Medicare Compliance & Reimbursement

PART D:

Pharmas Work To Cover 'Doughnut Hole' For Low-Income Benes

Coalition lacks major players--kickback issues could arise.

In an attempt to forestall potential problems with the Medicare Part D benefit, several pharmaceutical companies have joined together to develop a plan to provide discounted prescription drugs to Medicare beneficiaries who reach the doughnut hole in their coverage. The coalition could potentially save substantial out-of-pocket costs for those seniors who don't qualify for subsidies. But health plans need to watch out for abuse within the system, experts warn.

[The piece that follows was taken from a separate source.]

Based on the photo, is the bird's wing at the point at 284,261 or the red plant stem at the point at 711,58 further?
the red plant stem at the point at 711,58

The so-called "Bridge Rx" program would supply qualifying Medicare benes with discounted drugs, often up to 50 percent reduced cost. This proposal is significant because as many as 6.9 million Part D enrollees will reach the doughnut hole in 2006, according to the Kaiser Family Foundation.

Seven drug companies have announced their intention to join the Bridge Rx coalition, including AstraZeneca, Johnson & Johnson, Novartis and Bristol- Myers Squibb.

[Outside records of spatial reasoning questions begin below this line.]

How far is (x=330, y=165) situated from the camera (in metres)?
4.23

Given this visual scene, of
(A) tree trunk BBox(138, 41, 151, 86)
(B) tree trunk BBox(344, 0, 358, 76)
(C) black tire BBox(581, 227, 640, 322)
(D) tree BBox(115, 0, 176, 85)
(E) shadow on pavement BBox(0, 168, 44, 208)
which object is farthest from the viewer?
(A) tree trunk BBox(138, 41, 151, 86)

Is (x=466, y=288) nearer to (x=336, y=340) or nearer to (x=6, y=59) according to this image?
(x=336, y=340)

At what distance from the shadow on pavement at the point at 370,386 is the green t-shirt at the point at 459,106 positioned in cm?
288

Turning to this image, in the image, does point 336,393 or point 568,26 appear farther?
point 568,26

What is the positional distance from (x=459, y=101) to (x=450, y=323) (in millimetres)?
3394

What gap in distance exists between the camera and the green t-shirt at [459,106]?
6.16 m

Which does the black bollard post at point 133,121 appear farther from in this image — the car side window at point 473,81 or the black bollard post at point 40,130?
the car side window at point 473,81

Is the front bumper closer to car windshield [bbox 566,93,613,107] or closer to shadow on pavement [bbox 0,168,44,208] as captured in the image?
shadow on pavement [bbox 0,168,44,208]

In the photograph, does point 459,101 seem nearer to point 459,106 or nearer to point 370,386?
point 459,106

Medicare benes with annual incomes between $14,000 and $18,620 would qualify for the program, as would those benes who make less than $14,000 but can't obtain subsidies because of disqualifying assets. The program anticipates a $30 million budget, serving as many as half a million qualifying Medicare benes.

"Millions of low-income individuals are not eligible for subsidies," says Dan Mendelson, president of Avalere Health in Washington, D.C. "There is definitely a need."

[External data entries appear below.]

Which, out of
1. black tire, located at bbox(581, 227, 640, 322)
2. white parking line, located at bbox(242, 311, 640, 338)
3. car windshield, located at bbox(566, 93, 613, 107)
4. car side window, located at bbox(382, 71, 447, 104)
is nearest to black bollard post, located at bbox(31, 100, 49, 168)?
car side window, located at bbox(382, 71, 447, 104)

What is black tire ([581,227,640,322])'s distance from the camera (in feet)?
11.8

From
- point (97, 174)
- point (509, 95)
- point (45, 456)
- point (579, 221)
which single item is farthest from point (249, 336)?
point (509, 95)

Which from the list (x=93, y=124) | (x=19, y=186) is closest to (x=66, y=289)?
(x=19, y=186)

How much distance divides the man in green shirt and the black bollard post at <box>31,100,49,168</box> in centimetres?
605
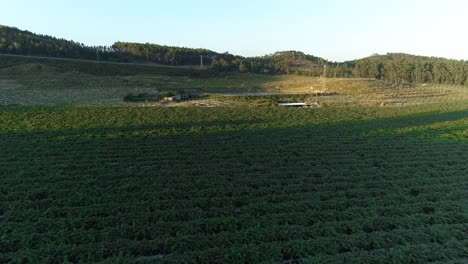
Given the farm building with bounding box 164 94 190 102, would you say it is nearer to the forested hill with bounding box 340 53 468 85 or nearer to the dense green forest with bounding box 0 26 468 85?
the dense green forest with bounding box 0 26 468 85

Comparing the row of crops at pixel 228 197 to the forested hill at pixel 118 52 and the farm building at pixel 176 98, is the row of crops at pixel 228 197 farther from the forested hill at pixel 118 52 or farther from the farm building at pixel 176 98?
the forested hill at pixel 118 52

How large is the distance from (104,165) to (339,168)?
1004 centimetres

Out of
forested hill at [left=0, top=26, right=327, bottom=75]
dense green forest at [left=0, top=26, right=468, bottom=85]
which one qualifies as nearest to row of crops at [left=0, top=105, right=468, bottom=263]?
forested hill at [left=0, top=26, right=327, bottom=75]

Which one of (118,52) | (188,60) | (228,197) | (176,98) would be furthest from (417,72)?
(228,197)

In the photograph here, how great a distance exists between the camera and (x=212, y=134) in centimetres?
2097

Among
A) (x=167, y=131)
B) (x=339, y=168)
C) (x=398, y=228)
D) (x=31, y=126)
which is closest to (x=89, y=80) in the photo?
(x=31, y=126)

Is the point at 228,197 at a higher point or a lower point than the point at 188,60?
lower

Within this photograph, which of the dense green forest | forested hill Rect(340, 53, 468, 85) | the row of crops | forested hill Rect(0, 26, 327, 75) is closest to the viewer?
the row of crops

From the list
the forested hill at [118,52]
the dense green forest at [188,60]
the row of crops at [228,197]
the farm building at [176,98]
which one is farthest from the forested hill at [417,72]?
the row of crops at [228,197]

But there is also a downside. Although the Bridge Rx coalition might help save plans' Medicare benes from severe out-of-pocket costs, the program could end up costing plans more. For one thing, widespread participation will be necessary for the program to work, or else plans will need to worry about the potential for kickbacks.

The HHS Office of Inspector General insists that such a plan will work only if it offers "a broad range of drugs, including generics" so that drug companies can't use the discounts to steer patients solely to their own brands.

This is a standard legislative and regulatory hurdle, says Mendelson. "It prohibits pharmaceutical industry contributions [such as rebates] from counting against true out-of-pocket costs. On the other hand, there's no historical precedent for this situation, so it's possible to write the plan to avoid this problem."

The OIG also cites the need to implement safeguards to ensure that benes don't switch from generics to brand-names, and to offer uniform discounts for all drugs. If the program doesn't follow these policies, Bridge Rx could become little more than a moneymaking scheme, depending on "how patients feel about what they were sold," Mendelson remarks.